WORK REQUIRED:
Pull out each line of the records that contains the string "JSON" and list those lines in their original order.

------------------------------------------------

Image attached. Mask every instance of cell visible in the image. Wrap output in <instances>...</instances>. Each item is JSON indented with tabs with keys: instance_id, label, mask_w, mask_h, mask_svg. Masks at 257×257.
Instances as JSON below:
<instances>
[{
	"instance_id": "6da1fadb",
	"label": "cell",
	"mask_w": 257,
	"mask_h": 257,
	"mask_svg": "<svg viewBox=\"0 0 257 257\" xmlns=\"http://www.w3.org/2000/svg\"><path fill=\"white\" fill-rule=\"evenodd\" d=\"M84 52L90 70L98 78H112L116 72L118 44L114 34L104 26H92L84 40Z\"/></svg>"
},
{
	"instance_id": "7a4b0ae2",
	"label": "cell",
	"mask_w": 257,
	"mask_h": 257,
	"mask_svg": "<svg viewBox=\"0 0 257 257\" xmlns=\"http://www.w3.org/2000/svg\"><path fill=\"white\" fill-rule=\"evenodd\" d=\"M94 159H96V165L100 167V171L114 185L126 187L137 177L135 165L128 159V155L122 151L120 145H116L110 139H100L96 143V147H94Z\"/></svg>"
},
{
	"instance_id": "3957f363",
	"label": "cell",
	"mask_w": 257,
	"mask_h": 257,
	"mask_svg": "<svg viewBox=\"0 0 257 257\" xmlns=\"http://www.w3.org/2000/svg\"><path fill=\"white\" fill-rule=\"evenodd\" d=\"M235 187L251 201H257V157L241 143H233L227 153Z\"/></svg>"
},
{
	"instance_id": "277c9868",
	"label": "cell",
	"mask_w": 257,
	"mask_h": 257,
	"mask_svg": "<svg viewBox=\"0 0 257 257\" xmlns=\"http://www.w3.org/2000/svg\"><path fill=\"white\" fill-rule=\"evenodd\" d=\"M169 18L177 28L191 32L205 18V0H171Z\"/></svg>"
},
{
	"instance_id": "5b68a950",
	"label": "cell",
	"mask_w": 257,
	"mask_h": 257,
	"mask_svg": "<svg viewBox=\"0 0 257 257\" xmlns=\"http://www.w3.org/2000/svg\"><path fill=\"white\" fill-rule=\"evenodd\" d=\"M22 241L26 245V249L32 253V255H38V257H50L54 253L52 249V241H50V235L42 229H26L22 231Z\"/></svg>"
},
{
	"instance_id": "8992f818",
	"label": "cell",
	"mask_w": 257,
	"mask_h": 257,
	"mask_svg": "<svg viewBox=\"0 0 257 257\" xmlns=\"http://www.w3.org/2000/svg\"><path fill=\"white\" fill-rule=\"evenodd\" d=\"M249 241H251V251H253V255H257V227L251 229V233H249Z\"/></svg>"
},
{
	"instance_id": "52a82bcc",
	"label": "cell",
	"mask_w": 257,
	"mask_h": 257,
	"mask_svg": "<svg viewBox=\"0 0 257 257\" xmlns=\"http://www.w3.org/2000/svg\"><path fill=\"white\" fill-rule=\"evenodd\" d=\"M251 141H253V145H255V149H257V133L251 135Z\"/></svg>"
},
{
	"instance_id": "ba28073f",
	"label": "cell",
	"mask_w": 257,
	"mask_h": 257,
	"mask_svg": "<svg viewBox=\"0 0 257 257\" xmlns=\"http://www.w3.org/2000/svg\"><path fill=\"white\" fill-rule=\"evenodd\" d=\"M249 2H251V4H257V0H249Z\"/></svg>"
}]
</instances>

------------------------------------------------

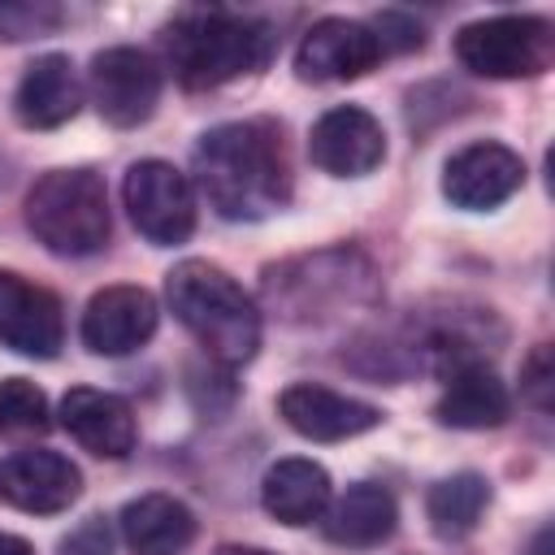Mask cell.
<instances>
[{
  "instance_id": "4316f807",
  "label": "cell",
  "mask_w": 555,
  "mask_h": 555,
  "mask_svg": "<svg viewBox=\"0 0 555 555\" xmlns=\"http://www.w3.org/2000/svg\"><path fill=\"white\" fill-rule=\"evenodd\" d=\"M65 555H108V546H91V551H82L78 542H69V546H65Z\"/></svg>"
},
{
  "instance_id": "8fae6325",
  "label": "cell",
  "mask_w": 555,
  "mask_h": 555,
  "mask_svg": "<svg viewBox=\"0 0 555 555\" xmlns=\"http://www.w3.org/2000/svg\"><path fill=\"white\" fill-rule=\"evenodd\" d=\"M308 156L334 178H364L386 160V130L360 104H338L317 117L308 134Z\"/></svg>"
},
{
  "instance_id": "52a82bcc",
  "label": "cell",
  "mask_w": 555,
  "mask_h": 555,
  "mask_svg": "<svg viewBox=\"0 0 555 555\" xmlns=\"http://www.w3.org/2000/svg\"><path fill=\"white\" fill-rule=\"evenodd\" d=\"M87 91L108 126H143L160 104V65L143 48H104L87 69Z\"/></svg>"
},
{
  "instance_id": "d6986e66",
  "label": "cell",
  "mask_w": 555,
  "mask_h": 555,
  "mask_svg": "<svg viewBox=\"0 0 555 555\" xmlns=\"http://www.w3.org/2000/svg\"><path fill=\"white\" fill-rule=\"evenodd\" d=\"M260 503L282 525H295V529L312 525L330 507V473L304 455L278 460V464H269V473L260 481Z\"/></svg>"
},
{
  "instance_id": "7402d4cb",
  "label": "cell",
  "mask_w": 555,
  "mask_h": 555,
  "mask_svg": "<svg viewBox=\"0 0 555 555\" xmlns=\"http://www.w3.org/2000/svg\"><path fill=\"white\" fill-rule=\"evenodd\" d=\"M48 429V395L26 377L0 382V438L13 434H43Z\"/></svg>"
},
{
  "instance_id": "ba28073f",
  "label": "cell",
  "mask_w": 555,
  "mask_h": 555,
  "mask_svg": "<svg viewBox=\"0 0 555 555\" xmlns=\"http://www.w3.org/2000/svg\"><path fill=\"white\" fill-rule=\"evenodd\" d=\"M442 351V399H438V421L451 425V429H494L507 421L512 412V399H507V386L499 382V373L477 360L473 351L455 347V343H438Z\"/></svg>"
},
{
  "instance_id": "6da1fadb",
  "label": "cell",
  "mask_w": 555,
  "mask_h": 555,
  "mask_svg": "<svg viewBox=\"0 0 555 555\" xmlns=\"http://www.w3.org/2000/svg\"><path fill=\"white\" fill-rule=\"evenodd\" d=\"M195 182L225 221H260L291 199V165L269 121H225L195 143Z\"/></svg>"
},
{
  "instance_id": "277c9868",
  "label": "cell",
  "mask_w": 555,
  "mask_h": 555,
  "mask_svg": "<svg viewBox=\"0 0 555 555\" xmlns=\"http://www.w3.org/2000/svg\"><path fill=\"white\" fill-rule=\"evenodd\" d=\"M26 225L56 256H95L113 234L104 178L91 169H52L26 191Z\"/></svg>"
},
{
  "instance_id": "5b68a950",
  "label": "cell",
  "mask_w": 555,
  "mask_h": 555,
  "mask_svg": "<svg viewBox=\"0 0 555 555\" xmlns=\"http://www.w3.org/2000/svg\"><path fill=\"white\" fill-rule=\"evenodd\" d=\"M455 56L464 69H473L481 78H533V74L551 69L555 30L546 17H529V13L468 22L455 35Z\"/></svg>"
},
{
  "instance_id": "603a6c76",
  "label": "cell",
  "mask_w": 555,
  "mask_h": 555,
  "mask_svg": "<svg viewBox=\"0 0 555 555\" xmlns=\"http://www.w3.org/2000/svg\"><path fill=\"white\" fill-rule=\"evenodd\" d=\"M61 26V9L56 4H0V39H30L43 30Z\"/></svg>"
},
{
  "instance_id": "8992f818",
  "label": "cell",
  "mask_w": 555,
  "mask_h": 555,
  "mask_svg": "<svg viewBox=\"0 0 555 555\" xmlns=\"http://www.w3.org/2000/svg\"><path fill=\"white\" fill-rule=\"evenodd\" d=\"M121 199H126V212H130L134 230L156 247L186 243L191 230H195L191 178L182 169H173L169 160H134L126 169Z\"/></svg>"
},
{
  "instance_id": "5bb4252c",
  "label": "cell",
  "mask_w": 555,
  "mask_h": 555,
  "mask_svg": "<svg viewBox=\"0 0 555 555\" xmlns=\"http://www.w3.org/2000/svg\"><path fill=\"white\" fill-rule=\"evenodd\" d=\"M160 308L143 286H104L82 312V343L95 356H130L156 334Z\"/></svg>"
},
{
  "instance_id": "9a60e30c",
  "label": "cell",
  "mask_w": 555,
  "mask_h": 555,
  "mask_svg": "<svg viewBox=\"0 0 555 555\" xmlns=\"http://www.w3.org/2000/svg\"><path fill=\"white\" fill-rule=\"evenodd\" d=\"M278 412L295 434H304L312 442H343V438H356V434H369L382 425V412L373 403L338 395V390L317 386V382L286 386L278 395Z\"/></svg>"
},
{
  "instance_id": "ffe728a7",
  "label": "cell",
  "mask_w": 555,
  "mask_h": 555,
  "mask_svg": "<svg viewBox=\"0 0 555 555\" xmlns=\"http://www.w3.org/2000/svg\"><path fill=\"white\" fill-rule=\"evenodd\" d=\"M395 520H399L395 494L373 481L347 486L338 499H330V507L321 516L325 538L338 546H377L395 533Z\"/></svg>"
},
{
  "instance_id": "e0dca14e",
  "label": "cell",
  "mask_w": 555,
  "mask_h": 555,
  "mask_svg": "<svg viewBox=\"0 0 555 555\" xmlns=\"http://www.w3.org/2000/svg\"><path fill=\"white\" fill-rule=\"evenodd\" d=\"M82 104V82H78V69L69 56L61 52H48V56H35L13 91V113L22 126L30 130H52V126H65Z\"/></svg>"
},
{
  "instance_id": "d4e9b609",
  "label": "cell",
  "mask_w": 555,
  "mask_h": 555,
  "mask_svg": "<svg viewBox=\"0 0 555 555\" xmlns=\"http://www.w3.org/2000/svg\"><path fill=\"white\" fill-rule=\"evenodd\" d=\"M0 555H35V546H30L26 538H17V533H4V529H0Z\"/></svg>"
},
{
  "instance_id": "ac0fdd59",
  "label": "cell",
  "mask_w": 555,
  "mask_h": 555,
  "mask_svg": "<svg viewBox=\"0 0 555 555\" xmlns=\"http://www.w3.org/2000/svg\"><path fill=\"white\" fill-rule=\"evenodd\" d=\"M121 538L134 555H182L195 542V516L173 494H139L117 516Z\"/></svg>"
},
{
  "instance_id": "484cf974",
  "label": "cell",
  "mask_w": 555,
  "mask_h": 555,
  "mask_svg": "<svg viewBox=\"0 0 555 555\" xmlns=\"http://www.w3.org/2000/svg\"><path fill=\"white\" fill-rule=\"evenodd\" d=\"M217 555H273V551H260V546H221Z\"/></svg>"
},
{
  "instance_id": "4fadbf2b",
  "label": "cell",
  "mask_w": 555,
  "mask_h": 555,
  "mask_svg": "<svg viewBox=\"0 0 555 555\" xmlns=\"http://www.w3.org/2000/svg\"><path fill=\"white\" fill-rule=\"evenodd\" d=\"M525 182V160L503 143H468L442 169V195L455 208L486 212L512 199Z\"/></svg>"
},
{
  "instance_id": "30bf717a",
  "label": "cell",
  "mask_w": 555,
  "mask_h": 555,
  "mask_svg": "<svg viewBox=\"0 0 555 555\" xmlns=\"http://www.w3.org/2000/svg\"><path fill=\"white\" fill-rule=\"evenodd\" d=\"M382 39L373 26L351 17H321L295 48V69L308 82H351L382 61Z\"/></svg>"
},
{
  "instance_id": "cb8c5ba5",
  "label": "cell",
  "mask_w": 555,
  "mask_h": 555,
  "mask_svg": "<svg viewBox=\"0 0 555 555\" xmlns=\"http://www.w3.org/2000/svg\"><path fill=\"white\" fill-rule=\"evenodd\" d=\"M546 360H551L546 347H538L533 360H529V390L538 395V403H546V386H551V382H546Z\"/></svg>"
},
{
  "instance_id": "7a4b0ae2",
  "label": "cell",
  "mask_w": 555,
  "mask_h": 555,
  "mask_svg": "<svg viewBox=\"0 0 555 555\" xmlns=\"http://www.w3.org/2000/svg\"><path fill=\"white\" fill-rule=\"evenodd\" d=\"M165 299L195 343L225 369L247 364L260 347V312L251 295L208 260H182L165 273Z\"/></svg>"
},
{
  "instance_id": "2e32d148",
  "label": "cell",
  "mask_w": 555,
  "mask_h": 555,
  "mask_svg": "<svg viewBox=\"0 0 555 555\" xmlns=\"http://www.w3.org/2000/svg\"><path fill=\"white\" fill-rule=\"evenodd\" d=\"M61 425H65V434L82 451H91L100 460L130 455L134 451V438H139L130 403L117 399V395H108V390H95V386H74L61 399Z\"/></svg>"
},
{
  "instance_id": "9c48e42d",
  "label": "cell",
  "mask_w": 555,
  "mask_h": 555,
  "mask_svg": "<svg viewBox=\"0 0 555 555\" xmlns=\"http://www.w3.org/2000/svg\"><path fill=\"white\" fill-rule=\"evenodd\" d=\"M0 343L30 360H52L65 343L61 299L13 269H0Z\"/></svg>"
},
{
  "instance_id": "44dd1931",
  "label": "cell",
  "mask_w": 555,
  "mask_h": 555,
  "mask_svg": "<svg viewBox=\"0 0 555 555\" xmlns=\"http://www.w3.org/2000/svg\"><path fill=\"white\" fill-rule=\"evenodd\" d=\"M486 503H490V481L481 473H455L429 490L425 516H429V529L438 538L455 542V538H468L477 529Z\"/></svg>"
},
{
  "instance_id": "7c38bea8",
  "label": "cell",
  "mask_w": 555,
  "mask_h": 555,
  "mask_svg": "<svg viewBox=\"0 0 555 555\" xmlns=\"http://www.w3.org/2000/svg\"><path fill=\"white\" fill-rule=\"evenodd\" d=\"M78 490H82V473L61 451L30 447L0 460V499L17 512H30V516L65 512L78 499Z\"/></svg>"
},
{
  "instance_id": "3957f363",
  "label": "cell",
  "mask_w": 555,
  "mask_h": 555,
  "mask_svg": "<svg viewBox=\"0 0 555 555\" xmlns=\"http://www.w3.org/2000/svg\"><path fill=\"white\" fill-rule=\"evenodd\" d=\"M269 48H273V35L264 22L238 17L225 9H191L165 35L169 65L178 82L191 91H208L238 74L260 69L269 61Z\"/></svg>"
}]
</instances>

------------------------------------------------

EXERCISE RESPONSE:
Image attached. Mask every instance of cell visible in the image. Wrap output in <instances>...</instances>. Each item is JSON indented with tabs with keys: instance_id, label, mask_w, mask_h, mask_svg. Masks at 257×257.
Instances as JSON below:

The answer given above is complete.